OJK Dinilai Harus Atur Regulasi Biaya yang Dikenakan kepada Peminjam Fintech



KONTAN.CO.ID - JAKARTA. Baru-baru ini beredar di media sosial tangkapan layar yang menunjukkan biaya layanan pinjaman peer to peer (P2P) lending AdaKami terbilang nilainya hampir 100% dari total pinjaman dengan tenor 9 bulan. Adapun nilai bunganya tak sebesar nilai biaya layanan.

Terkait hal itu, Pengamat sekaligus Direktur Center of Law and Economic Studies (Celios) Bhima Yudhistira menyampaikan Otoritas Jasa Keuangan (OJK) harus ikut bertanggung jawab melalui regulasi untuk menetapkan biaya yang dikenakan kepada borrower oleh fintech P2P lending.

"OJK perlu mengatur soal denda, biaya layanan, dan asuransi," ucapnya kepada KONTAN.CO.ID, Senin (25/6).


Menurut Bhima, biaya layanan pinjol relatif tinggi dan tidak wajar kalau dibebankan ke borrower atau pihak peminjam. Dia mengatakan pihak fintech masalahnya selalu beralasan kalau biaya layanan tinggi karena termasuk asuransi. 

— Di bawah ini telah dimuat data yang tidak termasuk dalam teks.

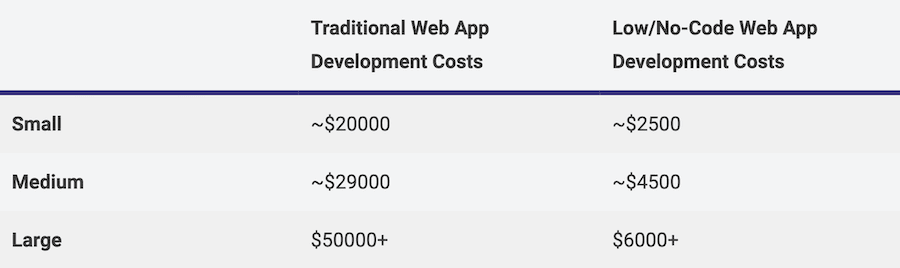 comparison between traditional and low-code development costs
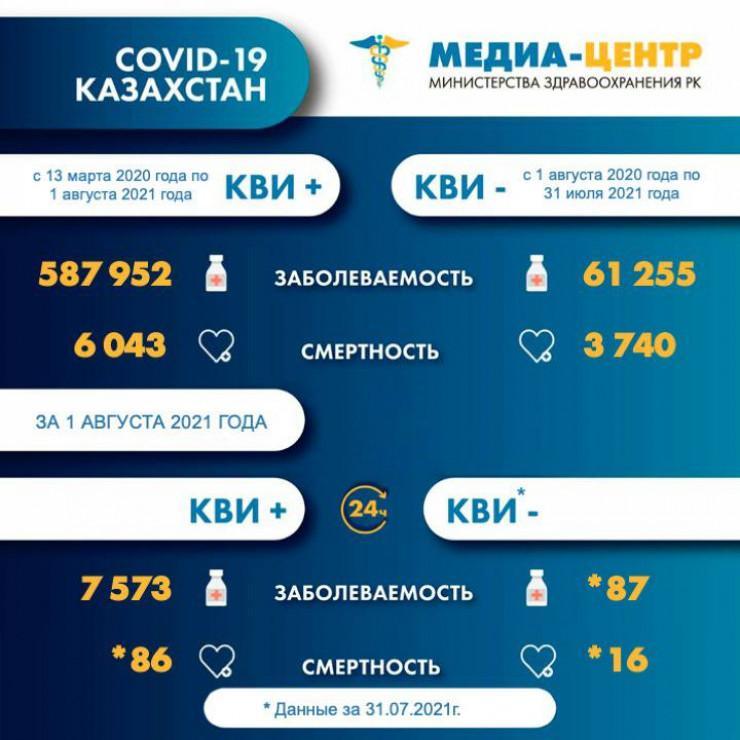 За сутки от коронавируса и пневмонии умерли 102 казахстанца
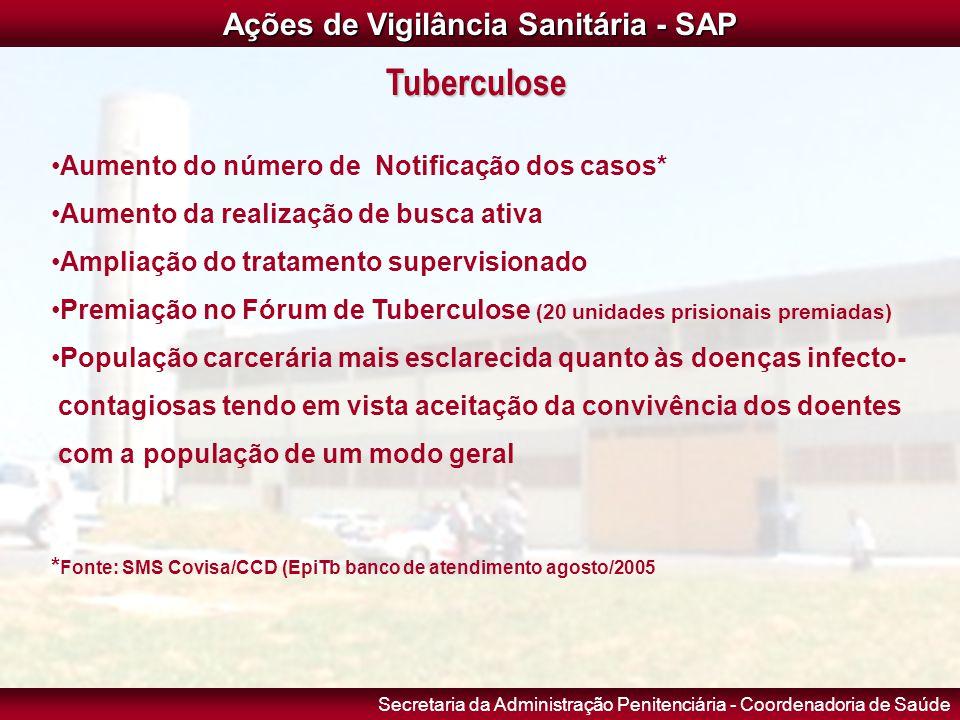 Ações de Vigilância Sanitária - SAP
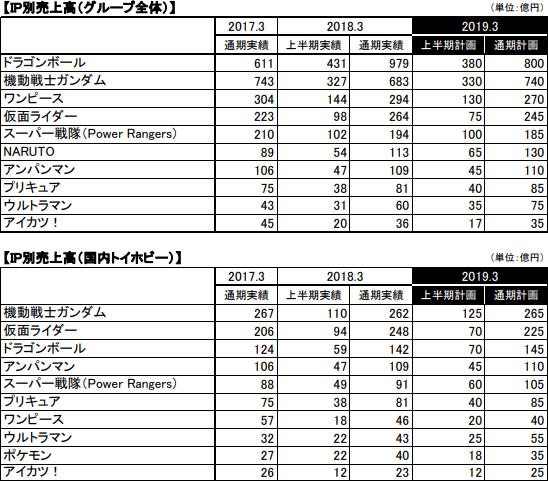 バンナムHD少なく2018年度通期売上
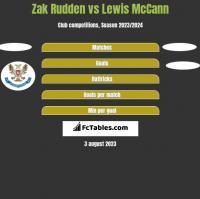 Zak Rudden vs Lewis McCann h2h player stats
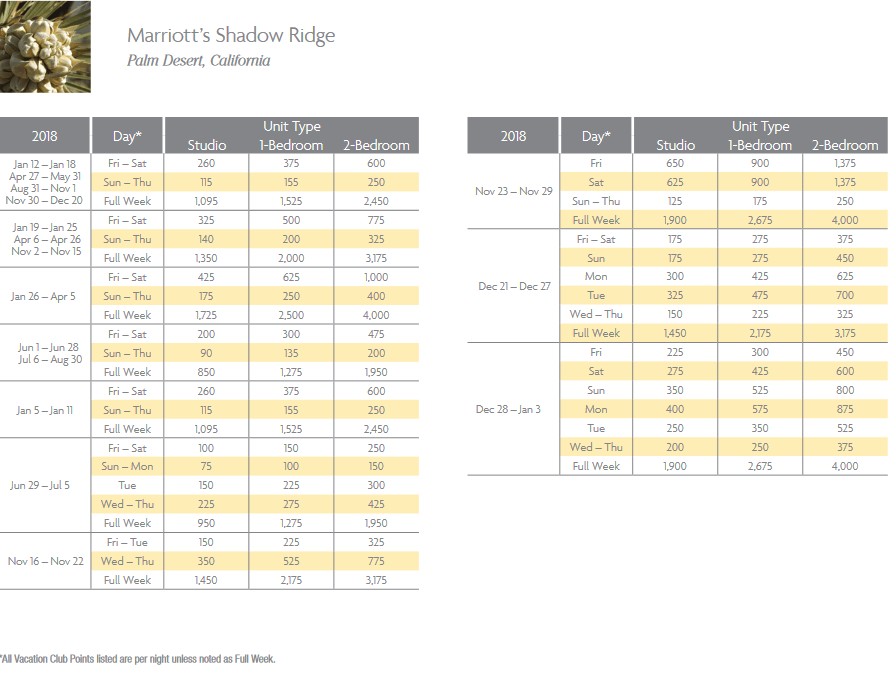 Marriott Shadow Ridge Points Chart for Palm Desert, California resort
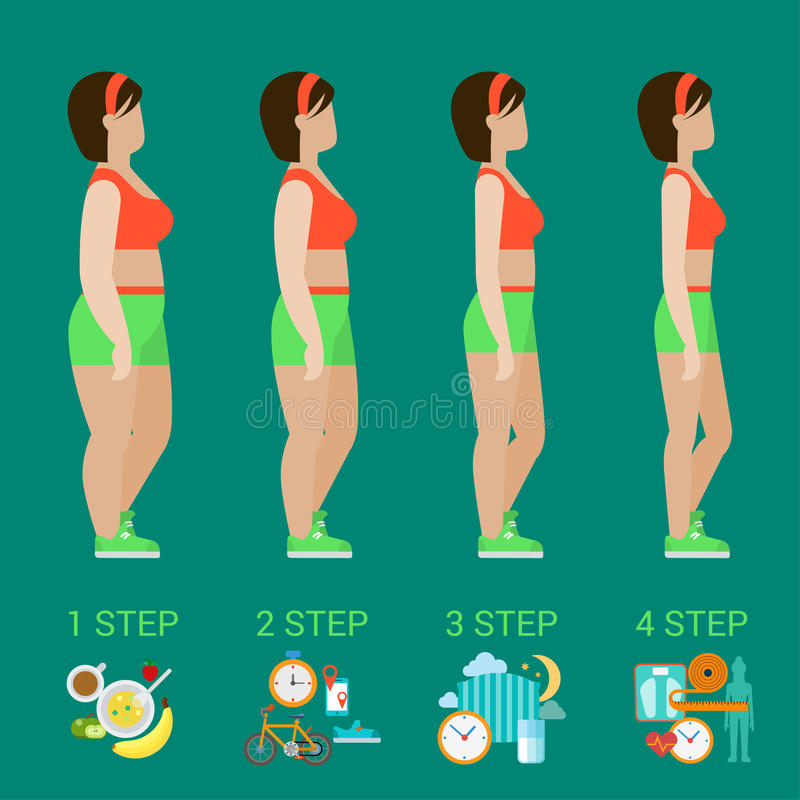 Woman figure before after diet and healthy food in flat vector stock illustration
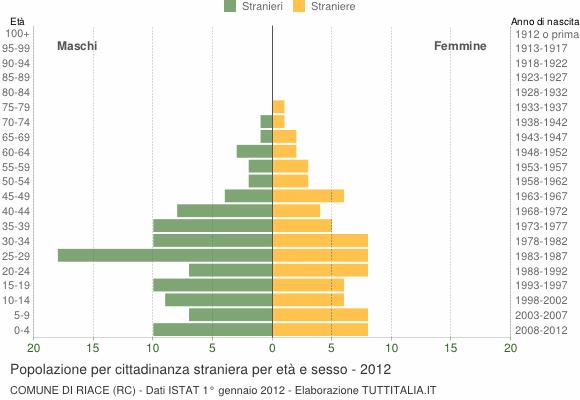 Grafico cittadini stranieri - Riace 2012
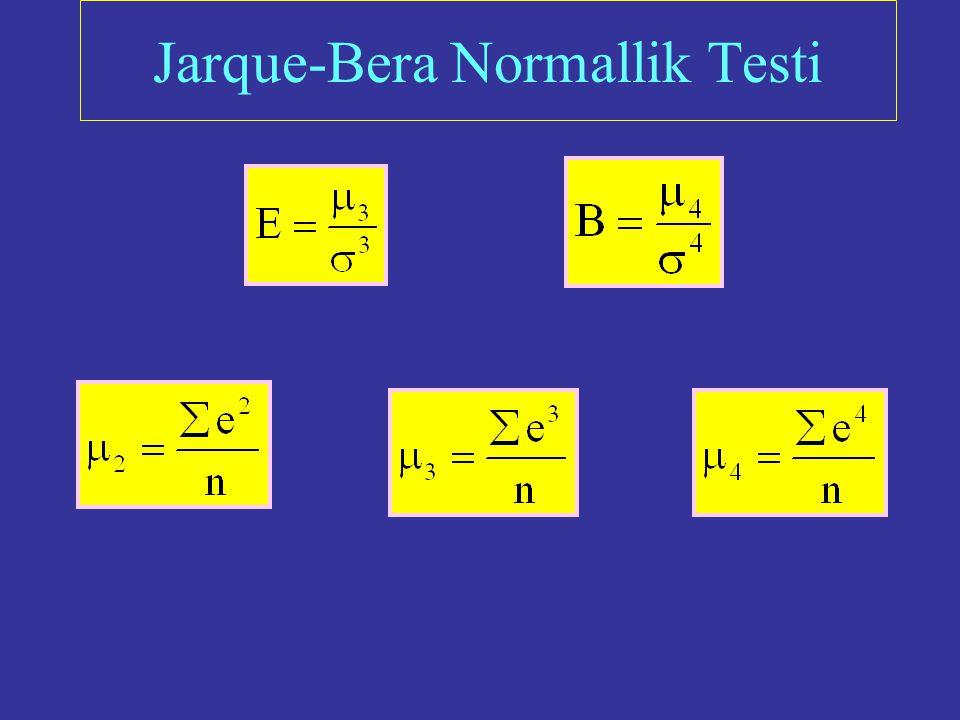 Jarque-Bera Normallik Testi 1.Aşama H 0 : u i 'ler normal dağılımlıdır H 1 : u i 'ler normal dağılımlı değildir 2.Aşama  = ? 3.Aşama   ,sd =? 4.Aş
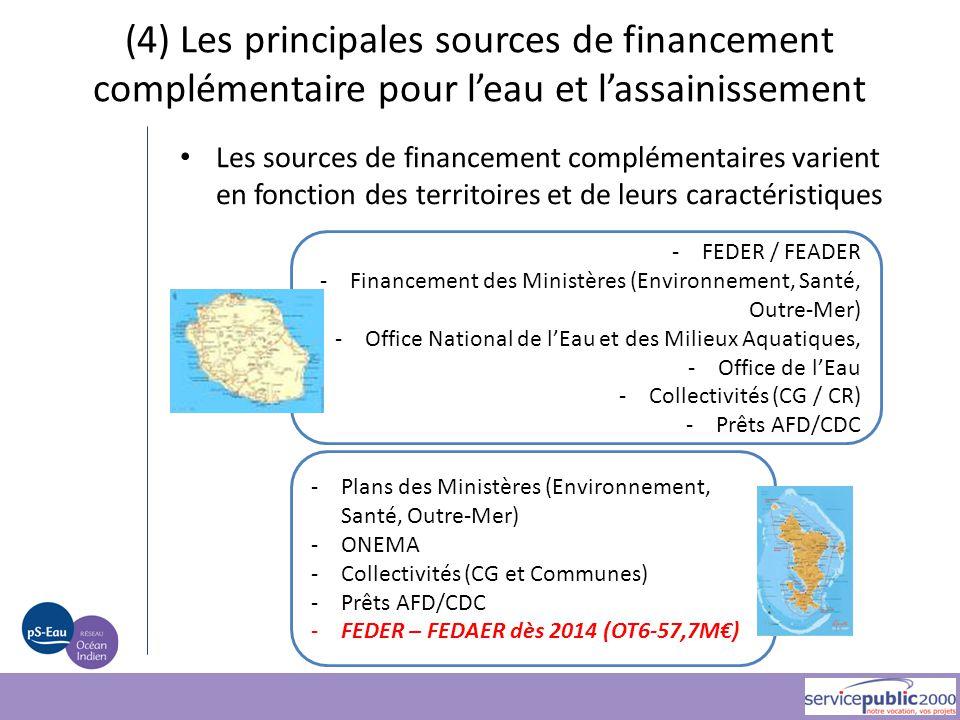 -FEDER / FEADER -Financement des Ministères (Environnement, Santé, Outre-Mer) -Office National de l'Eau et des Milieux Aquatiques, -Office de l'Eau -C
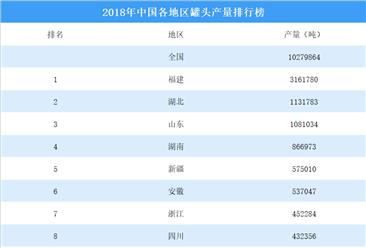 2018年中国各地区罐头产量排行榜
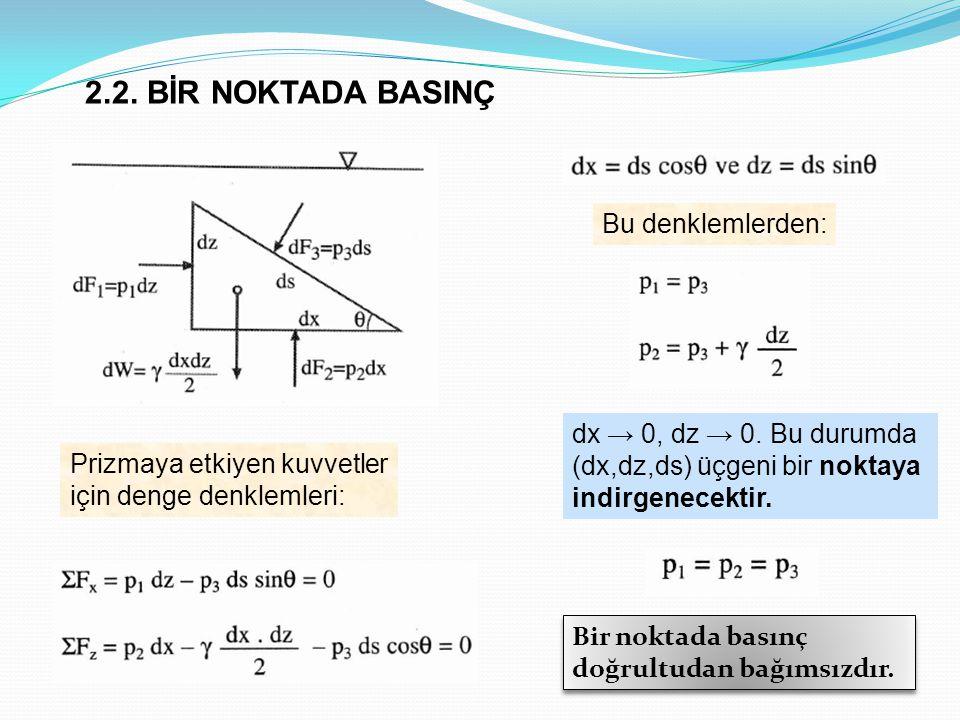 2.2. BİR NOKTADA BASINÇ Prizmaya etkiyen kuvvetler için denge denklemleri: Bu denklemlerden: dx → 0, dz → 0. Bu durumda (dx,dz,ds) üçgeni bir noktaya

Baca Juga: Fintech 360Kredi Ikuti Aturan AFPI Terkait Biaya Layanan

Dia berpendapat seharusnya biaya asuransi pinjaman itu dibebankan ke lender atau pemilik dana. Dengan demikian, asuransi bertujuan mengganti sebagian pinjaman macet untuk melindungi pemilik dana. 

"Jangan dibalik, justru asuransi sebagian besar dibebankan ke peminjam," ungkapnya.

Bhima menilai sejauh ini ada ruang kosong regulasi karena masalah biaya layanan tidak diatur eksplisit ke dalam POJK 10/Pojk.05/2022. Jadi, ditambah pada bagian kegiatan usaha.

"Belum ada soalnya aturan maksimum biaya layanan. Misalnya, 5%-10% dari pokok pinjaman perlu diatur oleh OJK secepat mungkin," kata dia.